Following chapters are about setting up a local development, build and test environment using NodeJS, Mocha, Web3
and the Truffle framework with Ganache
suite. This development framework is then used to implement a Lottery DAPP (decentralized app) using Solidity.
By the way, all code of the course is available on Github
What Could be Improved?
Speaking about the latter, I fully understand why the author Stephen Grider took React into the game and I agree, it made sense. It also made sense to include this React introduction (which by the way give the impression that this other course is also great). But yet, I had to drop half a point off the maximum rating because by my perception, React+SemanticUI took too much place in the other chapters, after all. I would rather have seen some more detail about what to pay attention for on the Solidity side, some examples:
- what can be done with Solidity and what not (in comparision to "normal" programming environments
- tips and tricks for saving gas cost on the EVM (e.g. tradeoff between storage and operations)
- what to do and what to avoid in Solidity in comparison to off-chain programming (e.g. how to avoid loops by moving code to originating transactions)
- how data on the blockchain is actually stored and later accessed by the EVM (that would just be an extra bonus, I really have to research about that)
Maybe these topics for an advanced course?
Other Critical Voices
Some more criticism I've read about in this courses reviews on Udemy were: "too much testing" and "too slow paced".
And speaking about "too slow paced": Yes, it was slow paced and therefore easy to follow. Udemy has a cool feature, though, speeding up the video playback up to the factor of 2. And that's what I did in vast parts of this course, mostly ran it at factor 1.5 to 1.75. On the other hand, I stopped it while I coded along or tried out things.
I rated this course with 4.5/5 points - and I never gave a 5/5. Overall that was one of the best courses I've ever taken, thanks to Stephen Grider!
What I've learned
Maybe the most important part of learning was realizing how careful one has to be when writing smart contracts. Once they are out on the blockchain, no defect can be fixed anymore. Yes, you can destroy or disable your contract, if you've thought about it before deploying, but you have to consider what happens with the account balances, you really might lose money.
And as in each transaction, each operation costs real money (in ether), it's interesting to see how different you have to design your code. For example, to avoid loops like hell - at least in transactions. Or to move code, which you normally would run in subsequent transactions, to the originating transaction, for the benefit of moving the cost to the originator of the initial transaction instead of making subsequent transactions more and more expensive.
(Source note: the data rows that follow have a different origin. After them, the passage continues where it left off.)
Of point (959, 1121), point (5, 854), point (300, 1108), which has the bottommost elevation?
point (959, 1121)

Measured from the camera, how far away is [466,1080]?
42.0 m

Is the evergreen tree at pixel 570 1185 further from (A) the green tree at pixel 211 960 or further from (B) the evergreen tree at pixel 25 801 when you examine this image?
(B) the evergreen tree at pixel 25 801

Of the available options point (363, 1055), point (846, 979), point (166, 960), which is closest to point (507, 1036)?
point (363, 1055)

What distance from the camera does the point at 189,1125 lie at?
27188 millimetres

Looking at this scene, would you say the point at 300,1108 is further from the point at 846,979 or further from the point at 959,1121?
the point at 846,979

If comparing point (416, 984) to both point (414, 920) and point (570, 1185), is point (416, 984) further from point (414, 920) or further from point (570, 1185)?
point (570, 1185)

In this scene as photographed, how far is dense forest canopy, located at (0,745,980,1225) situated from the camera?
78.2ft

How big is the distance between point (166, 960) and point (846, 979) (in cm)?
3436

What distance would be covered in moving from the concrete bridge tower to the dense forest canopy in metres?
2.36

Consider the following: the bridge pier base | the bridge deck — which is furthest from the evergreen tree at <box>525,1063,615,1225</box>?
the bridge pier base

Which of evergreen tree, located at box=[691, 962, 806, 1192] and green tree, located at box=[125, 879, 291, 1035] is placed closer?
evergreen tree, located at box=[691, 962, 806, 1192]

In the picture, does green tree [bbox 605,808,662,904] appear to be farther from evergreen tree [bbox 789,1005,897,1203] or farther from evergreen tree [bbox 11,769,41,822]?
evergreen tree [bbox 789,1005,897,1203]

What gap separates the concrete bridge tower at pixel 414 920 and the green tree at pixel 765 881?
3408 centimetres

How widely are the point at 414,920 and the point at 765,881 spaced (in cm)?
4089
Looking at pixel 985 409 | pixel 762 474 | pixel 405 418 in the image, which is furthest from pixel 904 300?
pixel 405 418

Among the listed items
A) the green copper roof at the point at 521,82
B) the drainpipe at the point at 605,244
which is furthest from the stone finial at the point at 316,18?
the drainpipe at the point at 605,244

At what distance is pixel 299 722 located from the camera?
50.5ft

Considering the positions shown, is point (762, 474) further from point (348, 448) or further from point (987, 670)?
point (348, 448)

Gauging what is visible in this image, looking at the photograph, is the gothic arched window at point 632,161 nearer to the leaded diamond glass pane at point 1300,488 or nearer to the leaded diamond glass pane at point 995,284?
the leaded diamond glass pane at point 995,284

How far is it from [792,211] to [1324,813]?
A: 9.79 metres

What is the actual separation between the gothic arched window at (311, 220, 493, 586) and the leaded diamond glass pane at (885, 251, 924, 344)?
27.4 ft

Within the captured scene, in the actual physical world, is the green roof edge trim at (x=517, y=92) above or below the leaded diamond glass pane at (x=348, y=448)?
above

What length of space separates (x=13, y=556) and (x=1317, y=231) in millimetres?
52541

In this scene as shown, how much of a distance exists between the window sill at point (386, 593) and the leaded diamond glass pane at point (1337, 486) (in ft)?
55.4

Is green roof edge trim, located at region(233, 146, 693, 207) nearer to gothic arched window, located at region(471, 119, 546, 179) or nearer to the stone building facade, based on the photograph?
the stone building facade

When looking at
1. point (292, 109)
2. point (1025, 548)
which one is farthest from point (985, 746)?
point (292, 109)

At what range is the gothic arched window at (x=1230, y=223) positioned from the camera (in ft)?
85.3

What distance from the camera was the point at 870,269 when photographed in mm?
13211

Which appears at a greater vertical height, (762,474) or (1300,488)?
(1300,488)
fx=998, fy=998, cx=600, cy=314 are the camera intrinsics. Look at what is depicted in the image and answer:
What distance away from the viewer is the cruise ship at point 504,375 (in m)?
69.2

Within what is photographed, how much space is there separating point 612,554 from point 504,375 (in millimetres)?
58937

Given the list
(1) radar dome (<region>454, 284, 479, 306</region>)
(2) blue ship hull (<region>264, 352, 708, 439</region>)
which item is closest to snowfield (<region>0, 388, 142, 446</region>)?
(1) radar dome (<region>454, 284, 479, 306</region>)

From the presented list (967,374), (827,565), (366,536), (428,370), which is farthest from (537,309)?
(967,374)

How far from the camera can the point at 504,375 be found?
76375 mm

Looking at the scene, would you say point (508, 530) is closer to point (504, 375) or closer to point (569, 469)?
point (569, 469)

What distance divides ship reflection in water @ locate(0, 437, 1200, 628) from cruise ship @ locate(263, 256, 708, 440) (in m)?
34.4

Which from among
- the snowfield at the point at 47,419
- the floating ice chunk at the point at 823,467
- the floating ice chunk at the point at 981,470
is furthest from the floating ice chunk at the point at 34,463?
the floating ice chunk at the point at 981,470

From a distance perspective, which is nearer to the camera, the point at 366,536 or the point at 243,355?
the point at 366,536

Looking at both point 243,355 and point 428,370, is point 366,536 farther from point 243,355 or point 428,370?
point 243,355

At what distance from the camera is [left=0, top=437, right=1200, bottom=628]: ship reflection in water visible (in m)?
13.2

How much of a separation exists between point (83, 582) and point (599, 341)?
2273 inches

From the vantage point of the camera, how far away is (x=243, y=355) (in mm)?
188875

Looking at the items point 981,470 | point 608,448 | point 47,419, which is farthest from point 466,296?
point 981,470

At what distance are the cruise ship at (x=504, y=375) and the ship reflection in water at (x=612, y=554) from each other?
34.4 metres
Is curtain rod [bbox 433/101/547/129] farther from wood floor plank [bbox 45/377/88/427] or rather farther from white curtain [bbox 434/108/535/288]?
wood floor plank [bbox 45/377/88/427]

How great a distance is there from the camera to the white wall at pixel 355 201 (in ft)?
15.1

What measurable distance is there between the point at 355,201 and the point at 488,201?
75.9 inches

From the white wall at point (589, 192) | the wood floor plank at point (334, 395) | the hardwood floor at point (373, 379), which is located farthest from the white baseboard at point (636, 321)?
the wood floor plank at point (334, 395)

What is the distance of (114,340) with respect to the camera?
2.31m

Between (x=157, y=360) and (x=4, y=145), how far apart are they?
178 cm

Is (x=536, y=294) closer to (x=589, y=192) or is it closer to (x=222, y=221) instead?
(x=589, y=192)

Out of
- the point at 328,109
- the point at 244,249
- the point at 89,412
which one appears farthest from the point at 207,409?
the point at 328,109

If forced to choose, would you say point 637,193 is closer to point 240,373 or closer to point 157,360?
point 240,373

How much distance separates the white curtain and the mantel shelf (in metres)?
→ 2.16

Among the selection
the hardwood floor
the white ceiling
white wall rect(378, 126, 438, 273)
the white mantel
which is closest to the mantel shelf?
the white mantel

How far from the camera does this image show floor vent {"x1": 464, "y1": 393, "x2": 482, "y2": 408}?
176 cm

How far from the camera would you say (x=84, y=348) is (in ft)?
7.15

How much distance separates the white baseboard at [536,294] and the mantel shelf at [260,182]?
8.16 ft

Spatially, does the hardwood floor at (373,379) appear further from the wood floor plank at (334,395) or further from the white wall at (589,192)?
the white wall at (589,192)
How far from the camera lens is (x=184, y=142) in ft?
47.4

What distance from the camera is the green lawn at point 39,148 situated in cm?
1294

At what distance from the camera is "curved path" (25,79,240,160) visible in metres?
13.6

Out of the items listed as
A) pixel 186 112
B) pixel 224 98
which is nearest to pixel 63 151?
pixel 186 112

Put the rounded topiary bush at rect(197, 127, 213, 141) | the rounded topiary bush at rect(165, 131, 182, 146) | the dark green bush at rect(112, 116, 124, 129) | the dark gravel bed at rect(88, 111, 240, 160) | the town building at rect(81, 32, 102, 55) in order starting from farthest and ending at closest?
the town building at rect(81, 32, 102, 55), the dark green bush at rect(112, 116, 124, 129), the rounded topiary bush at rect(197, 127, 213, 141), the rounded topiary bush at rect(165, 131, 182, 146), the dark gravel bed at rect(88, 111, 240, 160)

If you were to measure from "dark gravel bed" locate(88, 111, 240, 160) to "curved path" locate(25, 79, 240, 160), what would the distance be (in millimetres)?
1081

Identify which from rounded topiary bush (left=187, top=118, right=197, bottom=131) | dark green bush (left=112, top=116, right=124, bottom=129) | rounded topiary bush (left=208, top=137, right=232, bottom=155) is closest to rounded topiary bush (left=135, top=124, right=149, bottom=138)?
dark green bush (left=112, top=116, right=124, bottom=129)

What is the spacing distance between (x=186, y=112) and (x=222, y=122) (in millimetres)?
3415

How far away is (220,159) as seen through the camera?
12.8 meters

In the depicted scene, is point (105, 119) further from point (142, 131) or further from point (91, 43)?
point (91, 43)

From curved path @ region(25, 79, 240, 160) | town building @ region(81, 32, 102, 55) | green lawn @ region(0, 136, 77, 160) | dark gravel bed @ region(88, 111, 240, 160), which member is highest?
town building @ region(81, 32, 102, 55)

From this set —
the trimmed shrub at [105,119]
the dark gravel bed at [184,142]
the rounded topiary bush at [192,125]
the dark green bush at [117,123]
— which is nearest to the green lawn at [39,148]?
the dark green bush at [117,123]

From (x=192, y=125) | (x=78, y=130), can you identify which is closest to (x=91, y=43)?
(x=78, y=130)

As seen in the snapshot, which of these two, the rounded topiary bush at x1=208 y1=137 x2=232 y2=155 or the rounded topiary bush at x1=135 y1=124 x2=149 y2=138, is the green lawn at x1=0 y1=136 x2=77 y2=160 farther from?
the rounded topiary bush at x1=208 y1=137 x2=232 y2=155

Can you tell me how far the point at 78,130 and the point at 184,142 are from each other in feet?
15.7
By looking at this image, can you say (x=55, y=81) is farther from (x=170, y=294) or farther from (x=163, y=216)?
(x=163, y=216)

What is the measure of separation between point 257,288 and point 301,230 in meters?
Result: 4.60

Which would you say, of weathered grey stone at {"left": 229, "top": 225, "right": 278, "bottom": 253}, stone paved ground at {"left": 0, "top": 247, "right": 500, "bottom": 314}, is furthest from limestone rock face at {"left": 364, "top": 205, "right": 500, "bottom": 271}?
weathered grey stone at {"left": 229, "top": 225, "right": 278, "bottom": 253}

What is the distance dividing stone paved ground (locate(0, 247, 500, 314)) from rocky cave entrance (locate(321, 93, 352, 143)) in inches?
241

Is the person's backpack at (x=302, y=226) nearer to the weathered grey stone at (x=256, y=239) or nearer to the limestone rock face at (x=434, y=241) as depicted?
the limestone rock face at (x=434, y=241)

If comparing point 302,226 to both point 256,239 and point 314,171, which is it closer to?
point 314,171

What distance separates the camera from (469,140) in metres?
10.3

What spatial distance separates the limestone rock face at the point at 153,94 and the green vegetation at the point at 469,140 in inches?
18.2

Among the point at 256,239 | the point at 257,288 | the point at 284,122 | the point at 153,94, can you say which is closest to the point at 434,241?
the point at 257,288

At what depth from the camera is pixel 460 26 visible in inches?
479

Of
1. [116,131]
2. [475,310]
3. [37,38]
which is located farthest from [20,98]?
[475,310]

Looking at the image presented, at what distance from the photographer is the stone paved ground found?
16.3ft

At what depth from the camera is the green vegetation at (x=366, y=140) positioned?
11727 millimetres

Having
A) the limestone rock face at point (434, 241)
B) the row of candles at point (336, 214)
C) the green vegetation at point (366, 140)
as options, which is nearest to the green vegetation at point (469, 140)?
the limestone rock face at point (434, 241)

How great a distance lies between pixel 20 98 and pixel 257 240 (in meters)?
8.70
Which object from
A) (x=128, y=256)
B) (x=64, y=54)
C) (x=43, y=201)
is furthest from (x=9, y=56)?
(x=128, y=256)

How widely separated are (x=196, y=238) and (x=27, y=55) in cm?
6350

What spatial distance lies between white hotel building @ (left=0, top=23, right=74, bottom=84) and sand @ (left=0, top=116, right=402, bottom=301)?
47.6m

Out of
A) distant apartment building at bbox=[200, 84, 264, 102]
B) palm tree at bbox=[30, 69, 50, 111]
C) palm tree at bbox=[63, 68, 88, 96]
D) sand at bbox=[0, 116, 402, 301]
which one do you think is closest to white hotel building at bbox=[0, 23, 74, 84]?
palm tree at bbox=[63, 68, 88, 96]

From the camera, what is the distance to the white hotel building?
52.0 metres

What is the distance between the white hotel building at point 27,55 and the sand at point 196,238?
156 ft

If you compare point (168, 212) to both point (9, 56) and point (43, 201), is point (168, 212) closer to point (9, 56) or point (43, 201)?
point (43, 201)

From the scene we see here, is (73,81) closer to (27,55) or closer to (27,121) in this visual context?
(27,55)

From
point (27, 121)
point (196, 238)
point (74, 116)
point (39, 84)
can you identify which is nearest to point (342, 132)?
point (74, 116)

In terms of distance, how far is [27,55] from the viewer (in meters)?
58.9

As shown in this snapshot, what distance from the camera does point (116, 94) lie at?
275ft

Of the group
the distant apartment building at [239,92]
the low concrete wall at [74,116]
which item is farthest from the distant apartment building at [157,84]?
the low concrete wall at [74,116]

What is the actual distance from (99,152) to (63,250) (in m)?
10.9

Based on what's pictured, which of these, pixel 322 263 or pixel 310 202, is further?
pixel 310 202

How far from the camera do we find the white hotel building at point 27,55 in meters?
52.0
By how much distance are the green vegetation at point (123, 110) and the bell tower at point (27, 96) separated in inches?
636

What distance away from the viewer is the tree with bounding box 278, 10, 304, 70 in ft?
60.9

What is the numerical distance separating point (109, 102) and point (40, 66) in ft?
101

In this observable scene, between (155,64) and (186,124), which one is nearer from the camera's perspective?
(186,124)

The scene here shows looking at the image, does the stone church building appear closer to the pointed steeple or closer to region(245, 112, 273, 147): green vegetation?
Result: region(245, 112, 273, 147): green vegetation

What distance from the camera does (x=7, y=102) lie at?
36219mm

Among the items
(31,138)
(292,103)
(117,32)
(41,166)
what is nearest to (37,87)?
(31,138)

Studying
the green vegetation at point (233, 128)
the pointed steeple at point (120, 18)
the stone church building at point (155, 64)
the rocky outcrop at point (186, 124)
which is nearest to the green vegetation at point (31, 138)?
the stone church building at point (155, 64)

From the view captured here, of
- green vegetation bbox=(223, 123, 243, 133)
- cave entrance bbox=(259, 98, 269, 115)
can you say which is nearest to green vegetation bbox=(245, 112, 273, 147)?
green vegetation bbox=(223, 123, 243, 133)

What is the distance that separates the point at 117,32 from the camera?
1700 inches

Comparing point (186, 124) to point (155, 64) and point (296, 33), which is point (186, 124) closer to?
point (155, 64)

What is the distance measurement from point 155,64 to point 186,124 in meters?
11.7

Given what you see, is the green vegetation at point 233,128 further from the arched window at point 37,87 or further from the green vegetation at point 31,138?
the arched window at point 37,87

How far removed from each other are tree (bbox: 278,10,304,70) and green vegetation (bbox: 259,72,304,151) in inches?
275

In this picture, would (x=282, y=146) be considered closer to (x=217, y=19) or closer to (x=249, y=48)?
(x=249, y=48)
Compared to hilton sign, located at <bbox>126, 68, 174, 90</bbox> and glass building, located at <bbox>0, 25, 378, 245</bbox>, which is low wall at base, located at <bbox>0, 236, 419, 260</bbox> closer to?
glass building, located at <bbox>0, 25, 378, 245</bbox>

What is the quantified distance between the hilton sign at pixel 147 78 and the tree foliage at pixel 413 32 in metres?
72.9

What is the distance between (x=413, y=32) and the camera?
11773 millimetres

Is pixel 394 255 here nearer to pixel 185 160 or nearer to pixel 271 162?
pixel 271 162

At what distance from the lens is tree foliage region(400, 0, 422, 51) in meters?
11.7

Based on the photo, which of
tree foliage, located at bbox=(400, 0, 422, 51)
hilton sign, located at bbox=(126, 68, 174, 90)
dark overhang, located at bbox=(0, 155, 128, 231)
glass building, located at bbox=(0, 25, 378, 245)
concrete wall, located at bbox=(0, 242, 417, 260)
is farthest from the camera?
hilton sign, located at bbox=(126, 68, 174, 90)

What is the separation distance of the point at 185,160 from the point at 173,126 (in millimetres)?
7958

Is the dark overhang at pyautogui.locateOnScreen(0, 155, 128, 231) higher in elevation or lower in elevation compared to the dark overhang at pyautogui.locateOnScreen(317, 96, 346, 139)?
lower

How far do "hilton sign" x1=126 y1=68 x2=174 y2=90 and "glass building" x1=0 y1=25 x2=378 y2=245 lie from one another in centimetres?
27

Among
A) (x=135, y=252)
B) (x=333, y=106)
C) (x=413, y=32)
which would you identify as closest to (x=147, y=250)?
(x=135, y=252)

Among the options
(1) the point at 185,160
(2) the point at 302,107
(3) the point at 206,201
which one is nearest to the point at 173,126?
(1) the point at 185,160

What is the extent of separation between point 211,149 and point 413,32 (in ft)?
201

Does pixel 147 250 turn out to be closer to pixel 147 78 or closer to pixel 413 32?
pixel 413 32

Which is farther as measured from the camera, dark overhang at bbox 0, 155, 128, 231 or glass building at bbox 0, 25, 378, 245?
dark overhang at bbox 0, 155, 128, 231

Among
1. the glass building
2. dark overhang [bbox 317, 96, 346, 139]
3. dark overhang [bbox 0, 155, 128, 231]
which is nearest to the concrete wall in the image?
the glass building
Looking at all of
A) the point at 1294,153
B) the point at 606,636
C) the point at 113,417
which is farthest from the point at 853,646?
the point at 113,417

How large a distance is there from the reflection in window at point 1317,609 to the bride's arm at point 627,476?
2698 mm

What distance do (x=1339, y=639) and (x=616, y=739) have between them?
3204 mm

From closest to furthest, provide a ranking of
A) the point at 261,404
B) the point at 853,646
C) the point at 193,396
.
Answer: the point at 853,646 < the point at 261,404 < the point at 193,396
This was not deeply discussed in the course, though.
Also I learned quite some Solidity programming and which limitations it has due to where and how it's executed. But I doubt I could become a fan of Solidity, it looks too inconsistent for me, e.g. modifiers for instance variables are placed between the type and the name, for functions it's between the parameter lists and the return value. Also the effect which the modifiers "storage" and "memory" work, is a bit strange.
What Comes Next for Me
The main example from the course gave me a good kickoff for some idea I'd been full with for a while: A crowdfunding platform for features of free open source software (see this Tweet
of mine) where arbitrary people can contribute funding, arbitrary developers can pull the work items and, after a review of the work results, the funders can veto the approval of the payout with the weight of their funding. More is about to come later ...
Critical Points Regarding Blockchain Technology
I must point out two more critical issues, though not about the course but about Blockchains in general: Their electricity consumption and high volatility.
The hunger for electricity comes from mining new "coins" using Proof of Work
which is also crucial for the security. Proof-of-Work is is used by Bitcoin as well as Ethereum.
Ethereum has not yet solved this problem, but they are at least thinking about it and is moving towards a hybrid approach by partly employing Proof-of-Stake
[added on 2018-02-19 17:41 UTC+1]
The high volatility is also a problem for many applications. One problem is that in many tax systems (as in Germany) you needed to pay earnings tax each time to pay with a cryptocurrency which increased in price since you bought it. Another problem is that any asset which goes up fast, can also go down fast. Some applications, like crowdfunding or even more loans, need at least some reliability about the value of the asset. Among current cryptocurrencies, I see no solution for this problem yet.